そこに、私たちが遣わされて、鈴木長右エ門さんと、一緒に礼拝をささげてきました。
晩年は、糖尿病のために、入院をされましたが、私が訪問すると、大変喜んで下さって、病床で礼拝をささげました。
すると、最後に、長右エ門さんが、ちょうど祝祷をするように、両手を挙げて、「神様、この福音があまねく山形の地に伝えられますように」と祈られたのです。「あまねく山形の地に福音が伝えられますように」という祈りは忘れることができません。
そして、鈴木長右エ門さんは天に召されましたが、今でも、その祈りは、祈り続けられ、山形県の全教会の祈り、全クリスチャンの祈りとして祈られています。
19b
「こうしてわたしは、エルサレムからイリリコン州まで巡って、キリストの福音をあまねく宣べ伝えました。」
私たちも、山形市に「あまねく」福音が伝えられていくように、主の証し人として用いていただきましょう。
続いて21節をご覧ください。
「彼のことを告げられていなかった人々が見、/聞かなかった人々が悟るであろう」
「 」のみ言葉は、イザヤ書52:15の御言葉の引用です。イザヤの時代に預言された御言葉が、パウロによって、実現されたのです。

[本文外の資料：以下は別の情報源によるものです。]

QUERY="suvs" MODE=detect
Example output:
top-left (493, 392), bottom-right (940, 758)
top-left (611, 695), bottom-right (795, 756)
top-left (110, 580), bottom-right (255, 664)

そして、更に、パウロは、まだ福音を聞いたことのない地に行って、福音を宣べ伝え、教会を建てることを使命として、歩み出そうとしているのです。
アフリカ伝道で、有名なリビングストーンは、ロンドンの宣教師協会に宣教師を志願した時、「どこに行きたいのかね」と尋ねられました。
その時に、リビングストーンは、「前進できる限り、どこまでも」と答えたそうです。そして、彼は、福音が一度も伝えられたことのない未開の地、アフリカに導かれて、遣わされて行ったのです。彼が、アフリカに到着した時、彼は遠くに見える、何千という部落に取りつかれていました。そして、神の福音を、未だ聞いたことのない人たちに携えて、アフリカを巡り歩いたのです。そして、アフリカに福音が伝えられ、今でも各地でリバイバルが起きています。
今年、私たちに与えられた年間聖句は、マルコ16:15です。
「全世界に行って、すべての造られたものに福音を宣べ伝えなさい。」
未開の地は、アフリカだけではありません。私たちの周りにも、福音を一度も聞いたことのない人たちが大勢います。その方々に、福音を伝えましょう。それは、自分の力ではなく、自分を完全に無条件でささげるならば、聖霊御自身が素晴らしい御業を成して下さるのです。
神のために働くことを誇りとして、すべてをおささげして、神様の御業を見せていただきましょう。